Define $f_{0}(x)=x$ for any $x\in [0,1]$. And let
$f_{1}(x) = \begin{cases} (3/2)x \:, & 0\leq x\leq 1/3\\ 1/2 \:, & 1/3< x <2/3\\ (3/2)x-1/2 \:, & 2/3\leq x\leq 1. \end{cases}$
$f_{2}(x) = \begin{cases} (1/2)f_{1}(3x) \:, & 0\leq x\leq 1/3\\ f_{1}(x) \:, & 1/3< x <2/3\\ (1/2)f_{1}(3x-2)+1/2 \:, & 2/3\leq x\leq 1. \end{cases}$
Define $f_n$ for each $n\geq 2$ similarly.

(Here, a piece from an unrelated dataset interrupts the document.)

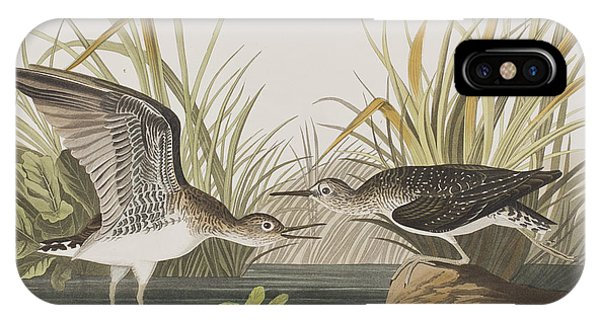 Solitary Sandpiper IPhone Case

I have been able to prove that each $f_n$ is continuous, but I want to show now that $\lim{(f_n)}$ is increasing. To do this, I think I should show that each $f_n$ is increasing.
I've tried to do this by testing each different possible domain for $a,b \in [0,1]$ with $a<b$ and applying strong induction. I've tried considering the continuity of $f_n$ to make the proof easier, but I don't think it helps.
I'm having trouble working out the induction proof. I can do the base case, but I'm not sure how to work out the rest. Specifically, how do you show that $f_k$ is increasing from the assumption that $f_i$ is increasing, with $1\leq i <k$?
For present purposes, the following suffices:
Lemma: Suppose $[c, d] \subset [a, b]$ are closed intervals, that $f$ is a continuous, non-decreasing function on $[a, b]$, and that $g$ is a continuous function on $[a, b]$ satisfying:
$g(c) = f(c)$ and $g(d) = f(d)$;
$g$ is non-decreasing on $[c, d]$.
Then $g$ is non-decreasing on $[a, b]$.
To check that $x \leq y$ implies $g(x) \leq g(y)$, split into three cases: $x \leq c$; $d \leq y$; and $c \leq x \leq y \leq d$.
Each function $f_{n+1}$ in your sequence is obtained from $f_{n}$ by two operations of this type (given by your second set of formulas, with $1$ replaced by $n$ and $2$ replaced by $n + 1$), so $f_{n+1}$ is non-decreasing if $f_{n}$ is.